How has the phrase ‘tuition fees’ framed students’ expectations of university life?
Louise Clifton examines the implications of these words and considers what can be done to change the conversation.
Tuition fees…two words that have ricocheted around the public forum and invaded student halls over the last two decades.
This transaction of payment for tuition became a part of the higher education lexicon 20 years ago. It is a clear, brash double-act that sanctifies the narrative that you pay, you get.
The idea that these two words weren’t the best words to describe the university experience was mooted by David Phoenix, Vice-Chancellor of London South Bank University, at the 2018 AUA conference.
It struck me as the simplest idea. The relentless discussions about value for money and the student as a consumer can only be impoverished by choosing such reductionist language.
It shackles our idea of what the student gets in return for their money. How can we capture the essence, relationships, learning, growth and challenges that university life brings, by talking about it in such a confined way?
In fact, not only are these two words not the best words to use, they demonstrate the dangerous power of choosing the wrong words.
In an article by Which? University, the first sentence sets the scene:
“Just because you’re footing a bigger bill than previous students doesn’t automatically mean you’ll get more for your money.”
The article then goes on to describe what students get (and notably, don’t get) for their money. And so the pervasive idea of getting bang-for-buck grows increasingly attached to these two little words.
And it’s not just what the words describe that’s damaging, but the actual process of exchange: in an article about how tuition fees have ruined university life, lecturer Debbie Lisle said “when you monetise, the ethos changes, the language changes.”
Changing the conversation
‘If you don’t like what’s being said, change the conversation’*
Whilst it’s unlikely we’ll be able to reverse the years of negative debate propagated by linking tuition and fees, there is an opportunity to take charge of the narrative.
One option is to consider what an alternative might be. In his keynote, David Phoenix suggested that the phrase ‘university fees’ better grasped the broader, whole-wheat nature of universities.
University fees, he proposed, acknowledged the idea that students were paying for access to the university as a whole. Perhaps this is only a marginal gain on ‘tuition fees’, but at least it’s something on the table.
Finding words that enhance people’s perception and expectation beyond a money-for-contact hours exchange will be a challenge. How do we find the precisely right words that acknowledge all the good things about university life: the personal expansion and growth of both students and staff; being part of, and contributing to, a community; and being challenged to provoke and question?
Start at the beginning
We need to go back to the beginning. To find our purpose and interrogate why we are here, and why we do what we do. Without this understanding we’re unable to define ourselves, as professionals, universities or as a sector.
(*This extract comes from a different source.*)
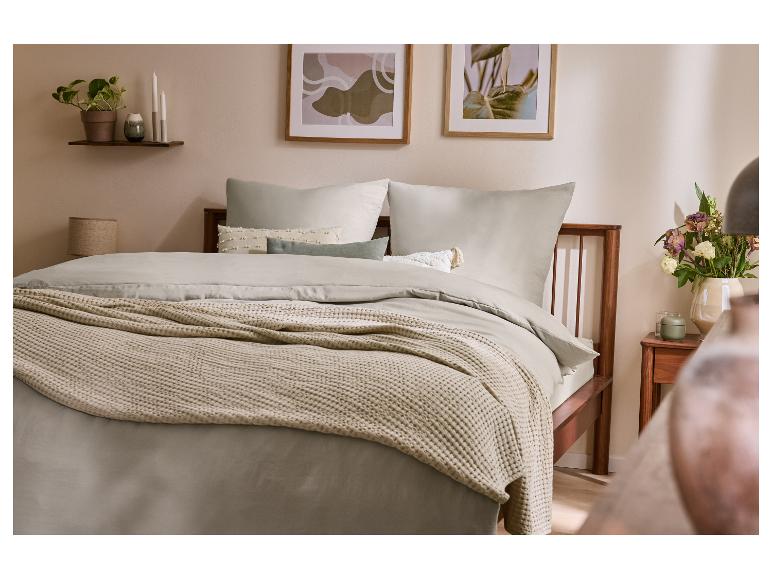 Slaapkamer met een tweepersoonsbed, grijs beddengoed en een getextureerde beige deken.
This is our opportunity to take responsibility for the narrative that both institutions and higher education can tell. And we need to shout it from the roof tops, not discuss it behind closed doors with policy makers.
We need to choose the words (carefully) that tell the story about our purpose. Because stories connect people in the most fundamentally human way. And if we are to start to change public perception then we need to reach people on a human level.
So here is our starting point. Go back to your mission statement, values and vision. What do they say that is different, authentic, challenging, or even better…exciting?
It’s time to take responsibility for the story we want to tell.
*quote from Don Draper, Mad Men
Louise Clifton is Director of Marketing, Communications and Operations at Invisible Grail. Louise’ s focus is examining the practicalities of how the language we choose to use can impact peoples’ experiences of higher education.